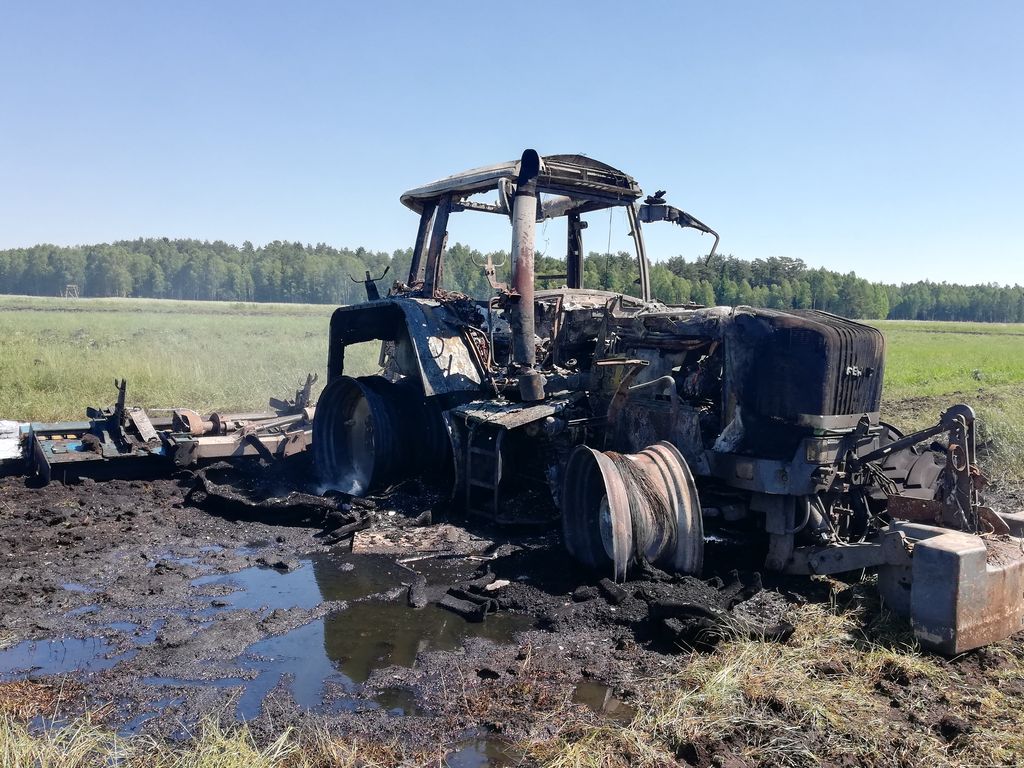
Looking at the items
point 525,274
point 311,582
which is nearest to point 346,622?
point 311,582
========================================================================
▸ **STATED GOAL**
Rewrite the whole listing above, changing "nearest" to "closest" and keeping every other word the same. Leave out the picture.

▸ **RESULT**
Looking at the items
point 525,274
point 311,582
which is closest to point 346,622?
point 311,582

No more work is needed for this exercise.